### Text section
▽
The topic of discussion is of great import, now that the data has been collected, analysed, and discussed, we are ready to move on to answering our own questions to the best of our abilities.
This report continues the research from the previous report. Now that a data set has been cleaned, the data of the United States and China are extracted and summarized using descriptive statistics and graphics. The results of this report indicate that the United States has higher water acccessibility than China, and that the data are mostly normally distributed.
This week, I will be looking to answer one of the questions I came up with from the last report: “Are the countries with the largest economies necessarily those with the highest percent of their population with access to clean water?” The 2 largest economies in the world are those of the United States and China. The current way of measuring the standard of living by country is primarily through GDP per capita. This value is widely different from GDP because it accounts for the wealth of each person, with the assumption of a uniform distribution (it is not uniform in reality).Median GDP per household however is a far better estimator as it accounts for an unequal distribution of wealth. According to a 2013 Gallop Poll, these values for China and the United States are $6180, and $43,585, respectively[1]. Based on these numbers I would expect to see that the United States has a higher percent of its population with access to drinking water than China does. This report attempts to answer that question.
With the intent of comparing the United States and China, first it is necessary to extract these countries’ data from the parent data set[2]. Because the observation count is very small, 26, I decided to do this in Google Sheets. The original data set was downloaded previously, and from there I created another spreadsheet of 3 variables; “Year”,“US”, and “China”. This was saved as a csv file and using the following command, imported this data set into RStudio:
Using this data set, I will examine both China and The United States’ populations in their ability to access drinking water. The examination will include multiple tables and graphics showing descriptive statistics including, mean median, minimums, maximums, quartiles, standard deviations, kurtosis, skewness, scatter plots, histograms, and Q-Q plots.
In order to better visualize the data, I will use a scatter plot that directly reflects the complete refined data set in Table 1.
In Figure 1, we can see the progression of both countries over the years 1990 to 2015. Here, it is easy to see that while the United States has had little improvement, this is because its starting point was very high, and given that the upper limit is 100, it is expected to see a low rate of change. China on the other hand, started significantly lower, and made a great progression over the years to nearly reach the values of The United States.
△
### Problem set
**a.** In the water access report, what median GDP per household does the 2013 poll give for China?
**b.** Quote the part of the water access report that opens with the words containing "In Figure 1, we" and closes with "The United States.".

[Collected data entries]
▽
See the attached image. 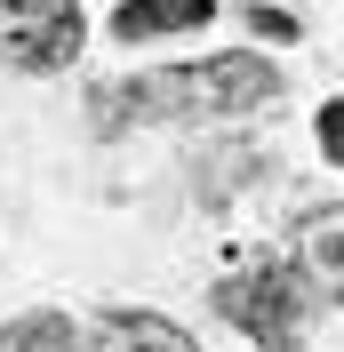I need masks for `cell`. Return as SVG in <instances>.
I'll return each mask as SVG.
<instances>
[{
    "label": "cell",
    "instance_id": "obj_1",
    "mask_svg": "<svg viewBox=\"0 0 344 352\" xmlns=\"http://www.w3.org/2000/svg\"><path fill=\"white\" fill-rule=\"evenodd\" d=\"M288 72L257 48H224V56H200V65H160V72H129V80H105L88 96V120L96 136H129L152 120H233V112L280 104Z\"/></svg>",
    "mask_w": 344,
    "mask_h": 352
},
{
    "label": "cell",
    "instance_id": "obj_8",
    "mask_svg": "<svg viewBox=\"0 0 344 352\" xmlns=\"http://www.w3.org/2000/svg\"><path fill=\"white\" fill-rule=\"evenodd\" d=\"M312 136H321V160H328V168H344V96H328V104L312 112Z\"/></svg>",
    "mask_w": 344,
    "mask_h": 352
},
{
    "label": "cell",
    "instance_id": "obj_5",
    "mask_svg": "<svg viewBox=\"0 0 344 352\" xmlns=\"http://www.w3.org/2000/svg\"><path fill=\"white\" fill-rule=\"evenodd\" d=\"M88 352H200L193 329H176L169 312H136V305H112L96 329H88Z\"/></svg>",
    "mask_w": 344,
    "mask_h": 352
},
{
    "label": "cell",
    "instance_id": "obj_7",
    "mask_svg": "<svg viewBox=\"0 0 344 352\" xmlns=\"http://www.w3.org/2000/svg\"><path fill=\"white\" fill-rule=\"evenodd\" d=\"M0 352H88V344L65 312H17V320H0Z\"/></svg>",
    "mask_w": 344,
    "mask_h": 352
},
{
    "label": "cell",
    "instance_id": "obj_2",
    "mask_svg": "<svg viewBox=\"0 0 344 352\" xmlns=\"http://www.w3.org/2000/svg\"><path fill=\"white\" fill-rule=\"evenodd\" d=\"M224 320H233L248 344H264V352H297V336H304V320H312V280H304L297 264H248V272H233V280H216V296H208Z\"/></svg>",
    "mask_w": 344,
    "mask_h": 352
},
{
    "label": "cell",
    "instance_id": "obj_9",
    "mask_svg": "<svg viewBox=\"0 0 344 352\" xmlns=\"http://www.w3.org/2000/svg\"><path fill=\"white\" fill-rule=\"evenodd\" d=\"M248 32H257V41H297V16H280V8H248Z\"/></svg>",
    "mask_w": 344,
    "mask_h": 352
},
{
    "label": "cell",
    "instance_id": "obj_4",
    "mask_svg": "<svg viewBox=\"0 0 344 352\" xmlns=\"http://www.w3.org/2000/svg\"><path fill=\"white\" fill-rule=\"evenodd\" d=\"M297 272L312 280V296H328V305H344V208H312V217H297Z\"/></svg>",
    "mask_w": 344,
    "mask_h": 352
},
{
    "label": "cell",
    "instance_id": "obj_3",
    "mask_svg": "<svg viewBox=\"0 0 344 352\" xmlns=\"http://www.w3.org/2000/svg\"><path fill=\"white\" fill-rule=\"evenodd\" d=\"M80 41V0H0V72H65Z\"/></svg>",
    "mask_w": 344,
    "mask_h": 352
},
{
    "label": "cell",
    "instance_id": "obj_6",
    "mask_svg": "<svg viewBox=\"0 0 344 352\" xmlns=\"http://www.w3.org/2000/svg\"><path fill=\"white\" fill-rule=\"evenodd\" d=\"M216 0H120L112 8V41H176V32H208Z\"/></svg>",
    "mask_w": 344,
    "mask_h": 352
}]
</instances>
△
### Answers to the exercise
**a.** $6180

**b.**
In Figure 1, we can see the progression of both countries over the years 1990 to 2015. Here, it is easy to see that while the United States has had little improvement, this is because its starting point was very high, and given that the upper limit is 100, it is expected to see a low rate of change. China on the other hand, started significantly lower, and made a great progression over the years to nearly reach the values of The United States.